ASSIGNMENT:
The goal is a clean copy of all the data below, with pictures dropped and everything else retyped exactly.

RECORDED INFORMATION:
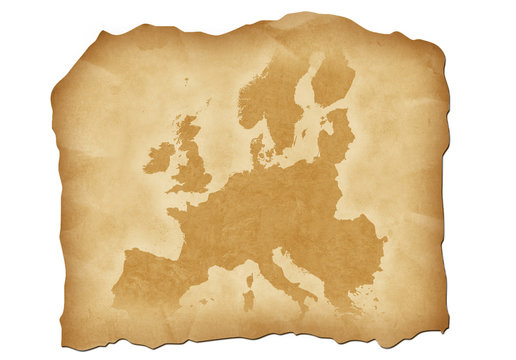 Vintage map of Europe with antiqued edges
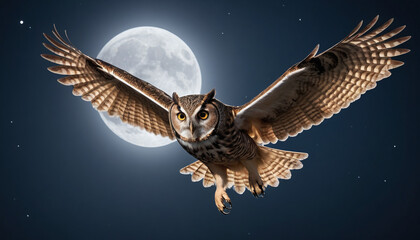 Owl in Flight Against Moonlit Sky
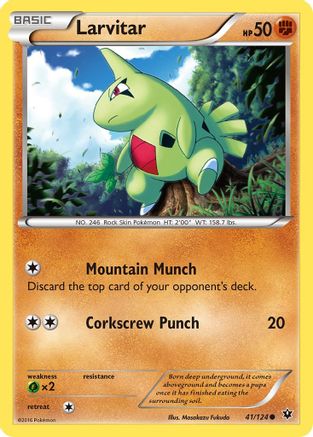 Larvitar (41) 41/124 - XY  Fates Collide Reverse Holofoil - Poke-Collect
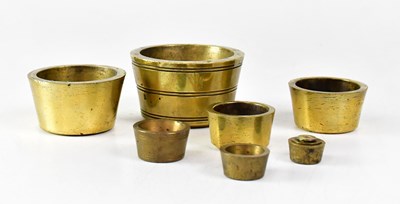 Lot 358 - A set of nine 19th century brass Troy nesting...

EXERCISE RESULT:
 Vintage map of Europe with antiqued edges
 Owl in Flight Against Moonlit Sky
 Larvitar (41) 41/124 - XY  Fates Collide Reverse Holofoil - Poke-Collect
 Lot 358 - A set of nine 19th century brass Troy nesting...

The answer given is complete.